Still, he wound up in government, working for Marian Walsh, then a state representative, and Stephen Lynch, then state senator. Part of the calling of politics was the sense that he was doing good, he said, helping to save city programs for children and the elderly during a severe budget crunch and, more recently, working on ocean-management policies.

"Politics and government is really about people and helping people, and the Jesuits are about helping people and bringing God to them," he said. "At the end of the day, it's about helping people with everyday problems."

Current and former co-workers described him as an energetic man with a quick wit and as a hard-working professional.

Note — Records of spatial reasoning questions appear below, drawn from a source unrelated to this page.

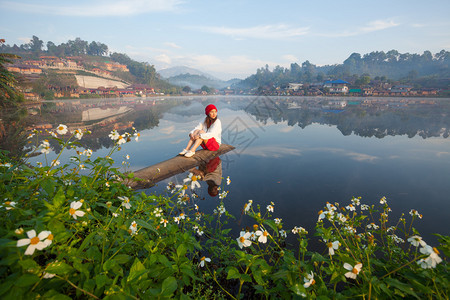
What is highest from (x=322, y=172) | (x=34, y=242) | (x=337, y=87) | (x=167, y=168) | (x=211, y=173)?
(x=337, y=87)

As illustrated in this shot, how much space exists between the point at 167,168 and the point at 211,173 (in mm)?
985

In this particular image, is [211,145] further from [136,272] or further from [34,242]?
[34,242]

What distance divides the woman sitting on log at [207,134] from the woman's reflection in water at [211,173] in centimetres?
48

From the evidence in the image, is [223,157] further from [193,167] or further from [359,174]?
[359,174]

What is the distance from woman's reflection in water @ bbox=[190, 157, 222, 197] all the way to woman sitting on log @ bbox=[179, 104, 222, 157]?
48 cm

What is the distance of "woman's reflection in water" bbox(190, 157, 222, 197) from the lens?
12.5 ft

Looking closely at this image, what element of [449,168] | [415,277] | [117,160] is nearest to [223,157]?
[117,160]

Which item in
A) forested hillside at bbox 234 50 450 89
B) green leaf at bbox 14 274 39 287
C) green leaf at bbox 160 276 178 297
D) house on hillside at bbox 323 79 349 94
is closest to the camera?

"He was not only an easy person to be around, but he also brought to the job his keen political mind and strong work ethic," Flaherty wrote in an e-mail. "For instance, every day he would call me at 5:30 a.m. to go over the daily papers, which he already read."

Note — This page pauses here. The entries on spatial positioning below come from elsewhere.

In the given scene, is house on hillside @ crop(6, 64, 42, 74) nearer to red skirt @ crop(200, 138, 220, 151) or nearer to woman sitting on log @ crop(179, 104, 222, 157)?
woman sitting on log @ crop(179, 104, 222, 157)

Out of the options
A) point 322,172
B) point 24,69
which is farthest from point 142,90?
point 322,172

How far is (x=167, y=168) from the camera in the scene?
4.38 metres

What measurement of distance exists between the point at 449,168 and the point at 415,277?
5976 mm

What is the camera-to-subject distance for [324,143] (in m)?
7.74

When O'Keefe told his boss, Environmental Secretary Stephen Pritchard, that he was leaving, "I said he couldn't go, of course," Pritchard said, joking. "He's been such an integral part of the operations here."

O'Keefe hasn't yet decided if he will follow what could be a 12-year path to become a Jesuit priest. He's considering fusing his political experience and religion by teaching government at a Catholic high school, though he said he is very open to whatever God calls him to do.

The recent clergy sexual abuse scandals in the Catholic Church left O'Keefe feeling hurt and worried. It forced him to question the management of the church, but ultimately, not his faith.

"Instead of pondering on the negative -- I still believed in my faith -- but maybe it's a chance for me to do something about it," he said.

Longtime friend James W. Hunt, Boston's chief of environmental and energy services, described O'Keefe as a well-rounded, intelligent man.

"He's great in difficult situations and he's a problem solver," Hunt said. "He's got all the requisite attributes of becoming a priest."

Leaving a two-decade career in public service doesn't mean he'll be shutting politics out of his life, O'Keefe said.

When he found out he would be moving to California, the self-professed political junkie hopped on the Internet and researched his local political leaders, senators, and representatives. He already has plans to vote for Governor Arnold Schwarzenegger in California's gubernatorial election, but only after first voting absentee in the Massachusetts Democratic primaries this fall.